**Excerpted text**:

****

AM: Thank you
for the opportunity to discuss the national question in Iran. As there are so
many interpretations of this issue perhaps it might be best to start by asking
how you define a nation and how do you see its significance in Iran?
MH. I too thank you for the opportunity to discuss our understanding of
the national question from the viewpoint of out party. Form our perspective a
nation is defined by some general features: a single language, a single culture
and a single land. If we take these characteristics as a basis, and I believe
they are the right ones, we can see that in Iran, the Baluch, Azeri, Arab,
Turkeman, and Kurd are each a nation.
AM: Your
characteristics for a nation have on the whole an objective aspect. If all
these characteristics exist in a group of people, and yet they do not think of
themselves as a separate “nation” or do not wish to have a separate national
identity, can one still call them a nation? In short is a “nation” a natural
phenomenon or a historic one? Is its existence objective and real or subjective
and evolves from thought and imagination?

****

**Task objective**:
Reproduce the interview excerpt above on the national question in Iran in full, word for word.

Collected data entries
****

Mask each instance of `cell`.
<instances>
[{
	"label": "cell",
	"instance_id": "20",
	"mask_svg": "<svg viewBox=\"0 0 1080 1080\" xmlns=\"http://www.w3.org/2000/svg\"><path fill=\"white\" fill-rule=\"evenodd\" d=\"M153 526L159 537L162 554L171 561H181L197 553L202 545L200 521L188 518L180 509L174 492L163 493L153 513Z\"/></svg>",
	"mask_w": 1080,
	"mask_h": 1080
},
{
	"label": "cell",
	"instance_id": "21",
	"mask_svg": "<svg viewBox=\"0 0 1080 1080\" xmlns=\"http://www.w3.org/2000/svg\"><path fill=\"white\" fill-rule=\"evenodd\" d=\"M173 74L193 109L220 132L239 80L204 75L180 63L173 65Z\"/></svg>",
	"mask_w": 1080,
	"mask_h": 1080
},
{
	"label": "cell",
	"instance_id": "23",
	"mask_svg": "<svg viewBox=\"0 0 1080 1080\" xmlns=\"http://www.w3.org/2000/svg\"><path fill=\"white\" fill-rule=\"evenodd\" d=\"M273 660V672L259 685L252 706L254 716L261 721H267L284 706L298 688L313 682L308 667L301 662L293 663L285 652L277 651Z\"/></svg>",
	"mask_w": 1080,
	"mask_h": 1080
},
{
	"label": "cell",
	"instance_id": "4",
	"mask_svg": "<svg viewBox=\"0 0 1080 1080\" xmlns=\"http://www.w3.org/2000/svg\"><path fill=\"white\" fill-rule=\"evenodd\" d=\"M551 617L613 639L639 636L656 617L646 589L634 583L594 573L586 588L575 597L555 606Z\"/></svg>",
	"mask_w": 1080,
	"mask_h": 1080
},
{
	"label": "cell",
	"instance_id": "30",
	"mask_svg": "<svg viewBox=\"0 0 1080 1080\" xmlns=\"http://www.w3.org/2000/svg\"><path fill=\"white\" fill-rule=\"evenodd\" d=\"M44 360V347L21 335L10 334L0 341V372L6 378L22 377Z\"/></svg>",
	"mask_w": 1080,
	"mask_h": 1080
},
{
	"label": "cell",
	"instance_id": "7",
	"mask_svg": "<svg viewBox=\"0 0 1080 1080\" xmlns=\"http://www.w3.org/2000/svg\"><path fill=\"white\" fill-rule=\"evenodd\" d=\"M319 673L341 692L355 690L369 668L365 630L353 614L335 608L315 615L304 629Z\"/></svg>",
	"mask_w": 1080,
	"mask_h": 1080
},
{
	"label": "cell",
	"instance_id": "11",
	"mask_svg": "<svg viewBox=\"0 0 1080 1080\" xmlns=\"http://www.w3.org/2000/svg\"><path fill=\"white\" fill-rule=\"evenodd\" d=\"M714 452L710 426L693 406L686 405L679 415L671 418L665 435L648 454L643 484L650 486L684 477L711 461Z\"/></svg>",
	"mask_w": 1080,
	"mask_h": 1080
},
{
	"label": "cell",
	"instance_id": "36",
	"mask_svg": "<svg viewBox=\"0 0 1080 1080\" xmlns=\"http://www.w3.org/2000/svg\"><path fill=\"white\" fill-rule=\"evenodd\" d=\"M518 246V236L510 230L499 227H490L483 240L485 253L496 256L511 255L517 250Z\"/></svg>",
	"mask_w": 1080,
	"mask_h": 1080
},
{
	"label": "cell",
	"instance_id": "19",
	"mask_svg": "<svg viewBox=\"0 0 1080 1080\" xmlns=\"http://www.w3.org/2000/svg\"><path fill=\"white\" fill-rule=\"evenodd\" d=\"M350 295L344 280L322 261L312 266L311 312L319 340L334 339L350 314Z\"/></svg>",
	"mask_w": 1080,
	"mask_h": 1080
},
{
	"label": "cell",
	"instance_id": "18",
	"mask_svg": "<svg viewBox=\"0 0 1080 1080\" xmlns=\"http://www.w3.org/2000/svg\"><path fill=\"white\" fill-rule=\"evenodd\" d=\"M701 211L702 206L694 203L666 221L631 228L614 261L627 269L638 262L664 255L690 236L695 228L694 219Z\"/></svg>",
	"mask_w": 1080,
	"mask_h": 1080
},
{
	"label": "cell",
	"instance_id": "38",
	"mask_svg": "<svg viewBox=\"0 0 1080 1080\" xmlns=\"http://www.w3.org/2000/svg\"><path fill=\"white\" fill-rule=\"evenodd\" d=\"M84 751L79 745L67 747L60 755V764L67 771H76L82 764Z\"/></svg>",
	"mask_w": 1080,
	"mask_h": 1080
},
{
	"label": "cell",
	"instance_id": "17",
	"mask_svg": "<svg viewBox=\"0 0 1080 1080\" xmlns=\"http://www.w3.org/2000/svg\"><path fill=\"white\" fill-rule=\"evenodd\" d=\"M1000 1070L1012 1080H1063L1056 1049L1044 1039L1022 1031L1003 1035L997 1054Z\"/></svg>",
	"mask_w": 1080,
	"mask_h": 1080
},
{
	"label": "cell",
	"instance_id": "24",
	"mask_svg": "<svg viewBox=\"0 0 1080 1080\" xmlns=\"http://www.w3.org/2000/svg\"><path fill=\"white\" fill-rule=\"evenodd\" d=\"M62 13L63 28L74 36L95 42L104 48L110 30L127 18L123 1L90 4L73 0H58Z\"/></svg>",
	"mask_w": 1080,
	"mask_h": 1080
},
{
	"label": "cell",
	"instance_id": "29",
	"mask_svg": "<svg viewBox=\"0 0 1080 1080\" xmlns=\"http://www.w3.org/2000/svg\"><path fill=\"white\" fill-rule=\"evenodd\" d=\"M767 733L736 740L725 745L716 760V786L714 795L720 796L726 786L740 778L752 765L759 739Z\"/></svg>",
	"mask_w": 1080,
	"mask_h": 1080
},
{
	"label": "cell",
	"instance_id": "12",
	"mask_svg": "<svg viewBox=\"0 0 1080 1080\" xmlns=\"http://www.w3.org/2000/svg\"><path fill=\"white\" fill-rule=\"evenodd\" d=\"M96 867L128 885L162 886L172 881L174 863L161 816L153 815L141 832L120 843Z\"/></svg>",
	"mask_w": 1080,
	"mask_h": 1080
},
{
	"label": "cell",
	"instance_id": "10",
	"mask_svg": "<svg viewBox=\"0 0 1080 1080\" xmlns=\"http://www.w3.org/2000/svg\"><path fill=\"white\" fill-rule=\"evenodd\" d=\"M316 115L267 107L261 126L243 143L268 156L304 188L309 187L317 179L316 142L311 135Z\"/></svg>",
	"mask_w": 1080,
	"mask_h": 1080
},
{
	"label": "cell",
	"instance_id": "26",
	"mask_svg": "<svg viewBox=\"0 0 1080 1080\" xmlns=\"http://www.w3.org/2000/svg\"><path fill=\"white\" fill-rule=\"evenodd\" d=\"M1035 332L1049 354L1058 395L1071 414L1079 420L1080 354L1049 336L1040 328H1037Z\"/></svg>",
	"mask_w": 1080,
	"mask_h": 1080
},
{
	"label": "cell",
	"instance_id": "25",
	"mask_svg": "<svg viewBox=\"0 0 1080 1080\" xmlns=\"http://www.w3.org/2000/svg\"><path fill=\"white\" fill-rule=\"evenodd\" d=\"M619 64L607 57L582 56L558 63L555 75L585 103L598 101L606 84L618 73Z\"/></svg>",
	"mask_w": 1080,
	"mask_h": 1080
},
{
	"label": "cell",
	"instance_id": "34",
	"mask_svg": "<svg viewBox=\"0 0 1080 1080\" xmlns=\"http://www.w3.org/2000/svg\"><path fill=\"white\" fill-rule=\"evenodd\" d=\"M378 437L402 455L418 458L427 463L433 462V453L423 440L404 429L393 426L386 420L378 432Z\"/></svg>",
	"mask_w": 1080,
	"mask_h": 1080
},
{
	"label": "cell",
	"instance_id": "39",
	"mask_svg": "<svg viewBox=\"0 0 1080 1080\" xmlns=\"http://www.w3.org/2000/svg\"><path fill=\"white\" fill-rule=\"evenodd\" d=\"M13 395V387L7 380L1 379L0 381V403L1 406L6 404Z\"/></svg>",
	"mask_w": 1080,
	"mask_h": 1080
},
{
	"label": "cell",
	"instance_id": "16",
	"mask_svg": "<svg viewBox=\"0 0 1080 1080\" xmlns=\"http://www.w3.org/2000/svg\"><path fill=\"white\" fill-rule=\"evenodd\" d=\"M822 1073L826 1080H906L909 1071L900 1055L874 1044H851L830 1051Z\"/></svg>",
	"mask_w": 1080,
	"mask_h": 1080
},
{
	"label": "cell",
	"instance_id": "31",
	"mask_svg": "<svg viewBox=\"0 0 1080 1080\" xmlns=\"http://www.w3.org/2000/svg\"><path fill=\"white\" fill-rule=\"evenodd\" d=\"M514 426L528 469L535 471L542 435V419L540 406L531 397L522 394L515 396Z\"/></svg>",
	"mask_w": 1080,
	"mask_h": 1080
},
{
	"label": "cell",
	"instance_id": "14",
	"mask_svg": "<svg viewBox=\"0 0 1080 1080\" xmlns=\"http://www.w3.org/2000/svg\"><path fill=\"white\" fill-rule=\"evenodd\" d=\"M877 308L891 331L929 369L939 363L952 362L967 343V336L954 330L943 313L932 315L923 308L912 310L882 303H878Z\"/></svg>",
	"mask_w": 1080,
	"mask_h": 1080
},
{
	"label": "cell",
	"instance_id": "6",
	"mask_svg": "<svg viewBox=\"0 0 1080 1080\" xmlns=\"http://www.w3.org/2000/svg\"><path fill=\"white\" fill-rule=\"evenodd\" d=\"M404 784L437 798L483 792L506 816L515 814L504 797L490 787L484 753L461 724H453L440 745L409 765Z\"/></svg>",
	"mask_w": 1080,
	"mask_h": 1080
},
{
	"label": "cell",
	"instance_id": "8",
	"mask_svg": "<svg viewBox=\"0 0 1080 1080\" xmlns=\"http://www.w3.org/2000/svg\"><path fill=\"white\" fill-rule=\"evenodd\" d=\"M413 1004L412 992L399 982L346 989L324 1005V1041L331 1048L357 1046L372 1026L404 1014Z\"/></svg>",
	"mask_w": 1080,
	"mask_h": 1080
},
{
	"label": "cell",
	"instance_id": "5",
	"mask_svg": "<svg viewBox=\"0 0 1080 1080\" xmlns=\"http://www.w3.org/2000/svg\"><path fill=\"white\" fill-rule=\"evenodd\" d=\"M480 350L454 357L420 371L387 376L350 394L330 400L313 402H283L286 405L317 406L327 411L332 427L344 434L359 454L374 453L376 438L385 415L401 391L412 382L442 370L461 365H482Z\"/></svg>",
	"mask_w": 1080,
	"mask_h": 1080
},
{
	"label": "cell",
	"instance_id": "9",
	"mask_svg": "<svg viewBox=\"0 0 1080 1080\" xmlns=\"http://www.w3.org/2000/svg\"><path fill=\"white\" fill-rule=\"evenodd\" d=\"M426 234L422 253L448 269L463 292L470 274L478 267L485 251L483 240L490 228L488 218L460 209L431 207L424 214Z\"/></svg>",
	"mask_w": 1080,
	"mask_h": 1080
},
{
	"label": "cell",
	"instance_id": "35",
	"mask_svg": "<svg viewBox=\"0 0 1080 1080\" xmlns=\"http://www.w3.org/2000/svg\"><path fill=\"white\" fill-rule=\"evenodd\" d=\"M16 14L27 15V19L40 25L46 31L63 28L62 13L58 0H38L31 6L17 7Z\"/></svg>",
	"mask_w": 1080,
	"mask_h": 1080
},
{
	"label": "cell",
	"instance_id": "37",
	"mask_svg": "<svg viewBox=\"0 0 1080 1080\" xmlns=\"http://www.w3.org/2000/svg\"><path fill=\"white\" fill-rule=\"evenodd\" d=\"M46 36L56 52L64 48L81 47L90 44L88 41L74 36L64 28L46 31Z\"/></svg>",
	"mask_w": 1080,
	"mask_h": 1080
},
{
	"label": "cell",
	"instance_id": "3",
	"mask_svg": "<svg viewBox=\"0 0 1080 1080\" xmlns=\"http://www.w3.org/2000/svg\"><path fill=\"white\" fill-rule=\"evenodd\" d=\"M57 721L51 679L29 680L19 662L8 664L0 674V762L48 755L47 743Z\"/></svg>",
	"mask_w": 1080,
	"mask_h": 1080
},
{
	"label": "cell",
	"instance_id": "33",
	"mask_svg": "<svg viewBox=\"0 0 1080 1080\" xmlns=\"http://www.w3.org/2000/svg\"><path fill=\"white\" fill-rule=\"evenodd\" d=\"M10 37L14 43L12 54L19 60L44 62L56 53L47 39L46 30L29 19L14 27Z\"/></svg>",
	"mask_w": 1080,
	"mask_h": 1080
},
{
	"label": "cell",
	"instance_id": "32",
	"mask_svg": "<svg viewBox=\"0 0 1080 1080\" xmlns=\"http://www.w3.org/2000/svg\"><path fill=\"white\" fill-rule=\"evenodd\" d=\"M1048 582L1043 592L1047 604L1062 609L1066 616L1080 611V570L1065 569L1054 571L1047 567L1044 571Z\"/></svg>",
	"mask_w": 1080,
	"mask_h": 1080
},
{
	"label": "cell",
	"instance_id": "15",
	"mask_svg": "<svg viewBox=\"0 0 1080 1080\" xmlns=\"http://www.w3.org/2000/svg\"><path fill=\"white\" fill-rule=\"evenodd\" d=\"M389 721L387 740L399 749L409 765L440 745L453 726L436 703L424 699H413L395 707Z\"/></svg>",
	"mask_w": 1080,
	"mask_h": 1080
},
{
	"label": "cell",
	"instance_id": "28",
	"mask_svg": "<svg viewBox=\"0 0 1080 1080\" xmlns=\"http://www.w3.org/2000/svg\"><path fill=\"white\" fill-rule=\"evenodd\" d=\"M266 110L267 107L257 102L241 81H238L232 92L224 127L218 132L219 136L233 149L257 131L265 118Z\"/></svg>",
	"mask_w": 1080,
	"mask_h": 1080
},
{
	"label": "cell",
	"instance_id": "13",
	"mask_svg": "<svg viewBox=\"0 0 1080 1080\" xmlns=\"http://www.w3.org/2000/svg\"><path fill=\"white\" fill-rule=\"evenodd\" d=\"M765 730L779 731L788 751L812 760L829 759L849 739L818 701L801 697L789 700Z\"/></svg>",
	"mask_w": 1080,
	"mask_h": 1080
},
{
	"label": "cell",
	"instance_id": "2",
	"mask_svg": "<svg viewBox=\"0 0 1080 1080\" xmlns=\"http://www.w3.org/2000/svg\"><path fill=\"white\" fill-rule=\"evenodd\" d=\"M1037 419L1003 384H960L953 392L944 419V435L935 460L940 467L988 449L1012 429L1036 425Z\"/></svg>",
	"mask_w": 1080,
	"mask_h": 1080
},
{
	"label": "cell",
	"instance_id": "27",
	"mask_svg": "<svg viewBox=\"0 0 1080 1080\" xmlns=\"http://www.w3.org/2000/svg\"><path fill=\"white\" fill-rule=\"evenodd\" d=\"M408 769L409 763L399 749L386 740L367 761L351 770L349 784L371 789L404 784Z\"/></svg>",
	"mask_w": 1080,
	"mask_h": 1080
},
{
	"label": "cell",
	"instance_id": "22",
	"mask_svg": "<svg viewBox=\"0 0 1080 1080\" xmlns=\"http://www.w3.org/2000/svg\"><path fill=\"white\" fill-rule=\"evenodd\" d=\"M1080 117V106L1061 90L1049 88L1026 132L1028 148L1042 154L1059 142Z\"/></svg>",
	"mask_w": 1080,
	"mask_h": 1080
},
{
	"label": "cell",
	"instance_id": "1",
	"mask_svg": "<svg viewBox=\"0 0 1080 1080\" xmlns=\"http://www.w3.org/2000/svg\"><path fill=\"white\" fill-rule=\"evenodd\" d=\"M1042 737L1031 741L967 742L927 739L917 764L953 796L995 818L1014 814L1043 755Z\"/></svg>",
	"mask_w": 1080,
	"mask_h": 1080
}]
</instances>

****

**Task solution**:
AM: Thank you
for the opportunity to discuss the national question in Iran. As there are so
many interpretations of this issue perhaps it might be best to start by asking
how you define a nation and how do you see its significance in Iran?
MH. I too thank you for the opportunity to discuss our understanding of
the national question from the viewpoint of out party. Form our perspective a
nation is defined by some general features: a single language, a single culture
and a single land. If we take these characteristics as a basis, and I believe
they are the right ones, we can see that in Iran, the Baluch, Azeri, Arab,
Turkeman, and Kurd are each a nation.
AM: Your
characteristics for a nation have on the whole an objective aspect. If all
these characteristics exist in a group of people, and yet they do not think of
themselves as a separate “nation” or do not wish to have a separate national
identity, can one still call them a nation? In short is a “nation” a natural
phenomenon or a historic one? Is its existence objective and real or subjective
and evolves from thought and imagination?